=== AUSGEWÄHLTER TEXTAUSZUG ===
Ádám folgt in durchweg allen Aufsätzen einem - wie sie selbst anmerkt „traditionellen“ Zugriff und stützt ihre Analyse in erster Linie auf diplomatische Quellen, Vertragstexte und Konferenzdokumentationen. Das Leitmotiv ihrer Ausführungen ist die vermeintlich ungerechte Friedensordnung, die durch Antagonismen zwischen Siegern und Besiegten hervorgerufene regionale Instabilität sowie das Desinteresse der Großmächte, welche es dem nationalsozialistischen Deutschland (und in geringerem Maße dem faschistischen Italien) erst ermöglicht habe, seine hegemonialen Ziele zu verwirklichen. „Abandonment by the West and internal strife within Central Europe inevitably led to the increasing penetration of the region by German and Italian economic, and eventually political, interests.“ (S. xvi) Aufgrund der Konzeption des Buches sind Redundanzen wohl unvermeidlich gewesen.
=== VERFÜGBARE DATEN ===
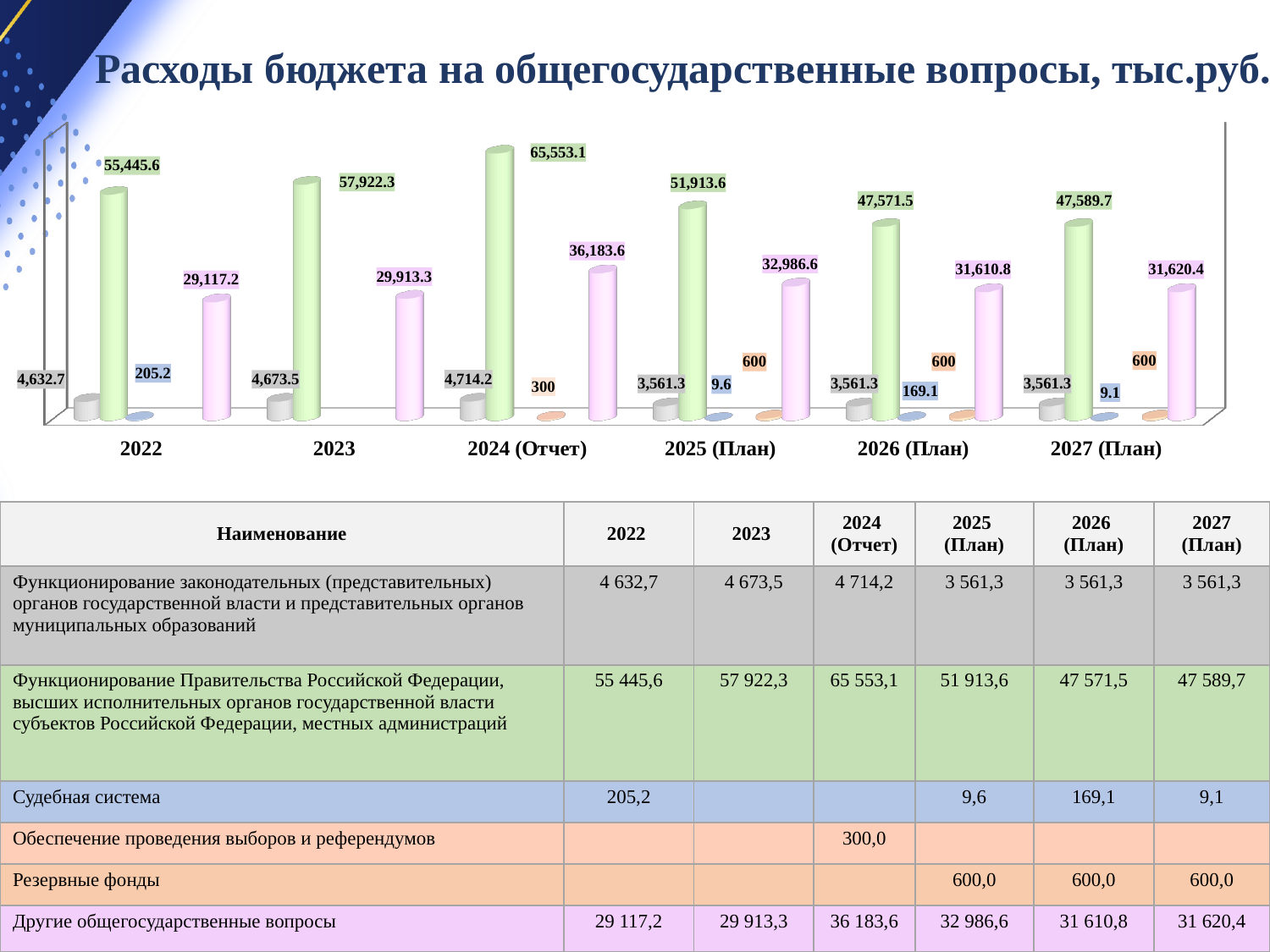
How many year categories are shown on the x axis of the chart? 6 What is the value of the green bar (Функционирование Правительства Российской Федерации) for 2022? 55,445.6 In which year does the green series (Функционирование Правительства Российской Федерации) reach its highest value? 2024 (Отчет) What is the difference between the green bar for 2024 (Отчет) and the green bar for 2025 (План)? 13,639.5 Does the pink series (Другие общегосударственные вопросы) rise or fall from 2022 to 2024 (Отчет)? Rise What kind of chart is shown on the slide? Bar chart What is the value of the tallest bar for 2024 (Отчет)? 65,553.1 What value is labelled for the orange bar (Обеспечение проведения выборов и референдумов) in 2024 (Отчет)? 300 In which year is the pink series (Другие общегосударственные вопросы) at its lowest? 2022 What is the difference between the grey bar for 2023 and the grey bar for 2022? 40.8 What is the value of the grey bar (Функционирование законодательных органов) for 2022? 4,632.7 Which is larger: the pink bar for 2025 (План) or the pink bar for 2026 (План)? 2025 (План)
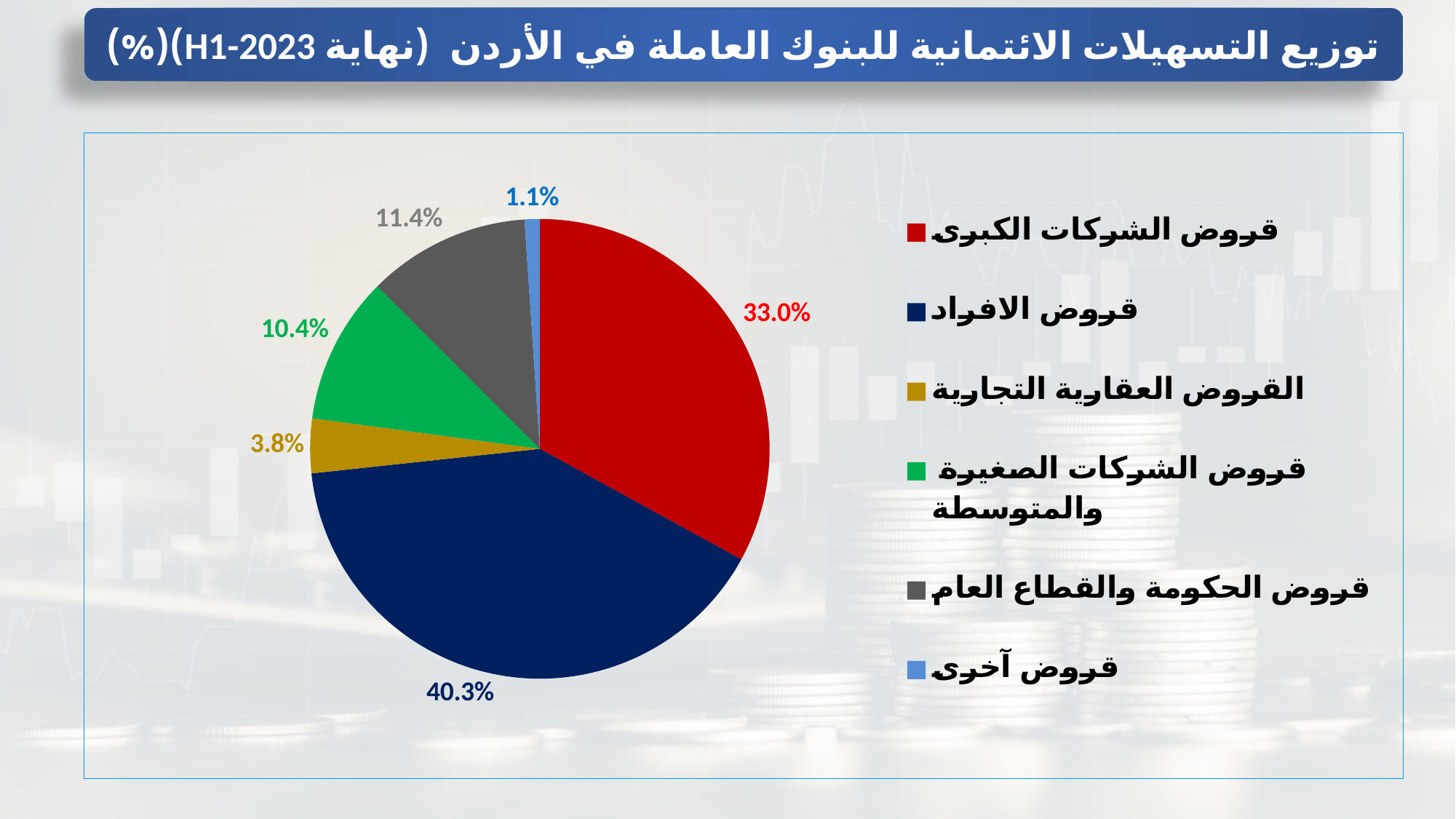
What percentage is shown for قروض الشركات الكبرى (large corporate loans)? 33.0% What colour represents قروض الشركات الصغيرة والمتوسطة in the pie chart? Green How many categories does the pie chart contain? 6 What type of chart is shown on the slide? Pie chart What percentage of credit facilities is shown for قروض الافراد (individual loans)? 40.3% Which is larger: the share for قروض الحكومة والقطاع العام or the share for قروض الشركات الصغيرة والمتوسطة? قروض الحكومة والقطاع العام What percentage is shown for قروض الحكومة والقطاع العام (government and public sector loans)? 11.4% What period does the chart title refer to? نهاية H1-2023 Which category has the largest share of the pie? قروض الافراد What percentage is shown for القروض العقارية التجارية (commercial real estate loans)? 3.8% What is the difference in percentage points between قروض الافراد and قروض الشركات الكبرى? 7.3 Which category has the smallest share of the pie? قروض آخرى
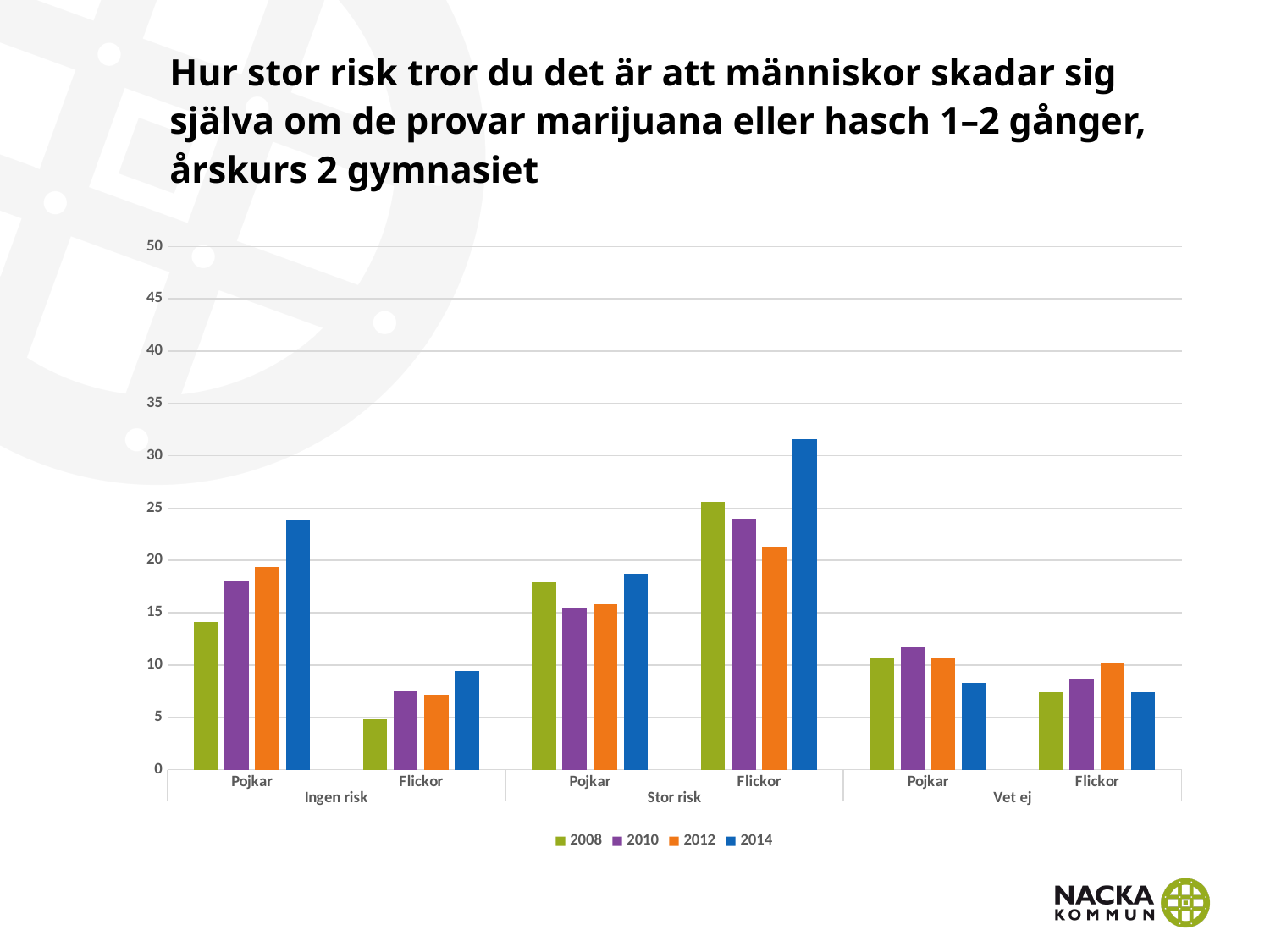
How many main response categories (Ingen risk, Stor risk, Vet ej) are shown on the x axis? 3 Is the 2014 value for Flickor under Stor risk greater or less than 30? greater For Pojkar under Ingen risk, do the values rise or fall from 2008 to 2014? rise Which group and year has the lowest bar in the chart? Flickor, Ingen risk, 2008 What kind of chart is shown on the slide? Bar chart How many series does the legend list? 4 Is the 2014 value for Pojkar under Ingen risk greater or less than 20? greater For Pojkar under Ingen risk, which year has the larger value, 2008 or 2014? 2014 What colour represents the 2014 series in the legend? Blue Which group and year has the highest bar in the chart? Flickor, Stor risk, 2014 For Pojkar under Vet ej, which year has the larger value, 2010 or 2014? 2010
===
ARBEITSANWEISUNGEN:
(a) Prüfen Sie, ob die folgenden Aussagen mit dem Textauszug über Ádáms Aufsätze übereinstimmen, und belegen Sie jede Entscheidung mit den ausschlaggebenden Worten des Textes als wörtlichem Zitat. (i) Ádám stützt ihre Analyse in erster Linie auf Zeitungsberichte. (ii) Ádám bezeichnet ihren Zugriff selbst als traditionell. (iii) Dem faschistischen Italien wurde die Verwirklichung hegemonialer Ziele in gleichem Maße ermöglicht wie dem nationalsozialistischen Deutschland.
(b) Schreiben Sie den Textauszug über Ádáms Aufsätze im Anschluss an seinen letzten Satz mit einigen Sätzen weiter.

GELÖSTE AUFGABEN:
(a)
(i) Nein: „stützt ihre Analyse in erster Linie auf diplomatische Quellen, Vertragstexte und Konferenzdokumentationen“
(ii) Ja: „wie sie selbst anmerkt „traditionellen“ Zugriff“
(iii) Nein: „(und in geringerem Maße dem faschistischen Italien)“

(b)
Magda Ádám bekennt sich offen zu ihrer national-ungarischen Perspektive: “The Hungarians argued (rightly) that their country had not only been dismembered..., but that the principle of self-determination....had given way to a vindictive peace diktat in which strategic principles had played at least as much part as ethnic self-determination.” Und: „In addition to territorial dismemberment, the Hungarians suffered the indignity of discriminatory policies against ethnic Hungarians who remained outside the new borders of Hungary.“ (S. xv) Das von der Tschechoslowakei, Jugoslawien und Rumänien 1920/21 geschmiedete Defensivbündnis der Kleinen Entente sieht Ádám entsprechend als ein Instrument, Ungarn zu „umzingeln“ und neue Feindschaft heraufzubeschwören (S. 208). Am Ende des Buches entfaltet Ádám in einem Beitrag über das Münchener Abkommen die starke These, dass Edvard Beneš selbst die Verantwortung für den „Gang der Ereignisse“ zufalle, aufgrund seines „ganzen außenpolitischen Konzeptes“ und der Missachtung der Minderheitenrechte in der Tschechoslowakei (S. 356).
Magda Adam hat sich durch verschiedene, umfangreiche Quelleneditionen über die Außenpolitik Ungarns in den 1930er und 1940er Jahren Verdienste erworben. Anders als diese wird der vorliegende Band sicherlich nicht den Rang eines Standardwerkes erlangen.